*Texto extraído*:
"""
La
ciudad de Nueva York es, una vez más, ciudad de los
encuentros, lugar mítico, pero sobre todo, espacio poético.
«Nueva York después de muerto» es el
poemario que nunca llegó a escribir Luis Rosales, y que
su autor, el poeta gaditano Antonio Hernández justifica así
en sus primeras páginas: «Luis Rosales, mi maestro,
me dijo un día, antes de dejarlo escrito, que quería
terminar su obra con una trilogía titulada Nueva York después
de muerto; también le diría Luis Rosales lo que
significaba para él la ciudad de Nueva York: «la
mecanización, el automatismo de la vida, la desigualdad entre
distintas razas, el imparable avance del mestizaje…y,
obviamente, Federico». Y, ciertamente, todo esto lo
hallamos en este singular y extraordinario poemario de Antonio
Hernández, en su voz, que no es una sino tres, unidas todas en
el dolor y la nostalgia de un pasado doloroso, en el que la sangre,
el fuego y la lluvia trepan por el aire de la ciudad de Nueva York, y
otean ese universo extraño y apasionado a la vez, en el que
habitan las paradojas, las contradicciones, luces y sombras, vida y
muerte, el todo y la nada, más allá, incluso, de la
agónica y ruidosa soledad.
Estructurado
en tres partes (libro primero, segundo y tercero), el poeta bucea en
la condición del hombre, de los poetas que hablan a través
de su voz, y es Luis Rosales, y Federico, y también él
mismo, Antonio Hernández, que vive y se desvive en cada uno de
ellos, y es luz y dolorosa espina que se clava en la carne de los
nombres y la palabra, y es luto y sequedad, y plegaria:
«Oremos
pues porque el hombre no pueda
prescindir
de ser amado, ya que
solo
el amado ama, roguemos
por
su copa llena, por su frutero colmado,
por
ese abrazo que no llega a ahogar
y
porque la ojerosa envidia no tenga alojamiento
en
nuestra casa».
Rosales
y Federico están vivos, nunca murieron, porque laten aún
sus corazones en cada verso de Antonio: «LUIS ROSALES CAMACHO,
DE GRANADA, / ya en Nueva York, después de muerto. / ¿Después
de muerto quién, él, Federico, / Nueva York muerta? /
Nunca llegó a decírmelo. Lorca está vivo y él
está vivo…».
"""
Entradas de una colección de datos
"""
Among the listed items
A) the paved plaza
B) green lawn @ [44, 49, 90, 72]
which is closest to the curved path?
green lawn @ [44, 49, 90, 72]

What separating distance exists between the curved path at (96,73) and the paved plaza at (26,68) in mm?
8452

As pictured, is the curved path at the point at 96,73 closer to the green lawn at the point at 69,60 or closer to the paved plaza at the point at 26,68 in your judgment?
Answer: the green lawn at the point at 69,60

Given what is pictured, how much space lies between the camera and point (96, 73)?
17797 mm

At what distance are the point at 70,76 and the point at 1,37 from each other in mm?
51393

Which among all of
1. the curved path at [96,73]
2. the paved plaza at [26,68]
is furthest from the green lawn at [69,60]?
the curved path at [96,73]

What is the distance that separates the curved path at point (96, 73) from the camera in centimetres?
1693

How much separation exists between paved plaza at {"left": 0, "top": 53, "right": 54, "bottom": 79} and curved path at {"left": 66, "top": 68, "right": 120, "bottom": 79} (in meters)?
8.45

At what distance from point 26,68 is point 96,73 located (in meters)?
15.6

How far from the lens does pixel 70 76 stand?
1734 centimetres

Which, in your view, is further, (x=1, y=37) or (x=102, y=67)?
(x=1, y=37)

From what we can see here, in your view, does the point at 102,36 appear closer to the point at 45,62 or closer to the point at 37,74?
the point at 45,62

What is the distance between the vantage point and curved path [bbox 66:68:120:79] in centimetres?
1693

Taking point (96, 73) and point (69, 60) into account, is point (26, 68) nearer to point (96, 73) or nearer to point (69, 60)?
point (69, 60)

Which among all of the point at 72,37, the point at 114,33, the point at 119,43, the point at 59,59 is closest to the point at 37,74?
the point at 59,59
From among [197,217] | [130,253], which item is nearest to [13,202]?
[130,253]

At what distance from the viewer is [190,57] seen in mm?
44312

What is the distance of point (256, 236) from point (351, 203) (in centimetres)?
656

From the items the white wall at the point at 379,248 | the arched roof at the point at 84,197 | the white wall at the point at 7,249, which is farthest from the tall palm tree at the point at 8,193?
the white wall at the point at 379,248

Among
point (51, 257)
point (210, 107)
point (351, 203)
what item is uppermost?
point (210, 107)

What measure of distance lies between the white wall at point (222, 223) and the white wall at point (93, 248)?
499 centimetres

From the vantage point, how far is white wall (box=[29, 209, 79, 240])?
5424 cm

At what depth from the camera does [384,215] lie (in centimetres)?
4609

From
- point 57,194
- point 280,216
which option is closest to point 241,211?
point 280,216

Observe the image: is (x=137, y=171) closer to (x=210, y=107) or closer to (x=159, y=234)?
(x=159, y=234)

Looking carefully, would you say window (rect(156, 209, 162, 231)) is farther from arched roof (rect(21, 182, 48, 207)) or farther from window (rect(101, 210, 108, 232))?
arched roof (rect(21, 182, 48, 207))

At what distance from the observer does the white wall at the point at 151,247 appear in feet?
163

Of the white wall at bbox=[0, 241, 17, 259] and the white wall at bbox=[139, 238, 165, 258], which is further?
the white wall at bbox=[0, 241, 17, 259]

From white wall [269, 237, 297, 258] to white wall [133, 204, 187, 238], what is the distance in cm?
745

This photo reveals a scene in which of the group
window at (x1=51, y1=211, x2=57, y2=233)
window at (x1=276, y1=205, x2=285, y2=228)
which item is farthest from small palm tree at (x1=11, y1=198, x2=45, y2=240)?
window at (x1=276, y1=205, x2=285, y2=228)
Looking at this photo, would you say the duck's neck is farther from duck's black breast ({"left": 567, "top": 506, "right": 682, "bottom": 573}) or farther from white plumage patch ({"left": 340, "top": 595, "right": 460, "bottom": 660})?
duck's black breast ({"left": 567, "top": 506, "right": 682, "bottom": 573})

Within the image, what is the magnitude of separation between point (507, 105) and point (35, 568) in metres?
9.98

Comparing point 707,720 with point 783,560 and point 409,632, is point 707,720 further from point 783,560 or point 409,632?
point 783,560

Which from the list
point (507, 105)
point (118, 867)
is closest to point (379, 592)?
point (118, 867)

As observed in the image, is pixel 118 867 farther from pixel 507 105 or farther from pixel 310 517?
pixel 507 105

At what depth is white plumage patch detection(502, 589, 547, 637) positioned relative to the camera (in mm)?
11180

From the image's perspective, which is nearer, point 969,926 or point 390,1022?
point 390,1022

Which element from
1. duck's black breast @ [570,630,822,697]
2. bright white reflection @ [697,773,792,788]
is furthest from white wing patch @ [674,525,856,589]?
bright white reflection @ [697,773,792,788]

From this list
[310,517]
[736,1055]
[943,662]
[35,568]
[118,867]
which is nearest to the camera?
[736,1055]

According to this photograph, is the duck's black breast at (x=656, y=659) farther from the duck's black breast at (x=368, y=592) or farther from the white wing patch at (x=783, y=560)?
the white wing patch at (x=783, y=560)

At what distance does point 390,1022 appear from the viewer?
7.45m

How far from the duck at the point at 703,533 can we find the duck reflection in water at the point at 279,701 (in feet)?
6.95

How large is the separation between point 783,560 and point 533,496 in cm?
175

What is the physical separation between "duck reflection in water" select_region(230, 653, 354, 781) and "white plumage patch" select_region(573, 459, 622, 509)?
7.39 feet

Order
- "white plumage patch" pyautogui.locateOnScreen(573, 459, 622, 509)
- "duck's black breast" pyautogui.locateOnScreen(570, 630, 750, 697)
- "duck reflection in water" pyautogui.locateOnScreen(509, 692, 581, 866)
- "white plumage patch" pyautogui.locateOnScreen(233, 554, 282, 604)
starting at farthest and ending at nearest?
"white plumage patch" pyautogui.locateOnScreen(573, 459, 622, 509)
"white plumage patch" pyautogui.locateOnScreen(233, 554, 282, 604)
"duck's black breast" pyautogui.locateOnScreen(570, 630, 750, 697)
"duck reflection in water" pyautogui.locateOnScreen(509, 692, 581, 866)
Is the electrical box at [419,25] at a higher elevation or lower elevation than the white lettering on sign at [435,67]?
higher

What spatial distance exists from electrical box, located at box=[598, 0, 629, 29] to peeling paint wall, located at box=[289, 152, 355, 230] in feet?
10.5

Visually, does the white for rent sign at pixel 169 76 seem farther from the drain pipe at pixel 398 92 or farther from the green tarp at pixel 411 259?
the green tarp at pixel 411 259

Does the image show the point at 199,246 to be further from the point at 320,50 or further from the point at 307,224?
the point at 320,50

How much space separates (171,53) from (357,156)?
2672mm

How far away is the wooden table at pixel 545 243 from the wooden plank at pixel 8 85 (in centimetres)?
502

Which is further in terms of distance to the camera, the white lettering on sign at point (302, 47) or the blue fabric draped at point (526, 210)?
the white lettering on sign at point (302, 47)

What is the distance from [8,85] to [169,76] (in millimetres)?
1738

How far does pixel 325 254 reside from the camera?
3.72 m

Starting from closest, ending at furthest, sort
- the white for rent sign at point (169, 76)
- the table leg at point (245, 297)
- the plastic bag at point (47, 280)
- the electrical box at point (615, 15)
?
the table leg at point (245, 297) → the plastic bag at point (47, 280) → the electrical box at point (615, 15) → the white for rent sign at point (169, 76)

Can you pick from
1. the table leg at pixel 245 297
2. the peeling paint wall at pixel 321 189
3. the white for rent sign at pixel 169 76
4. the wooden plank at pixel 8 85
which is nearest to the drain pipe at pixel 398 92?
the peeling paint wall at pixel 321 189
"""
De acuerdo con el texto sobre el poemario de Antonio Hernández, ¿en cuántas partes se estructura la obra?

En tres partes: libro primero, segundo y tercero.